INPUT ::
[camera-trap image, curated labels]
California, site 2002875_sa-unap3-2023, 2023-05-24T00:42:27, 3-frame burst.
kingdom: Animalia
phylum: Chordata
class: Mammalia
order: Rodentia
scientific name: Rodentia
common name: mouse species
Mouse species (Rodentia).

YOUR INSTRUCTIONS ::
An exact copy of all the entries above is what is needed.

RESULT OF THIS EXERCISE ::
[camera-trap image, curated labels]
California, site 2002875_sa-unap3-2023, 2023-05-24T00:42:27, 3-frame burst.
kingdom: Animalia
phylum: Chordata
class: Mammalia
order: Rodentia
scientific name: Rodentia
common name: mouse species
Mouse species (Rodentia).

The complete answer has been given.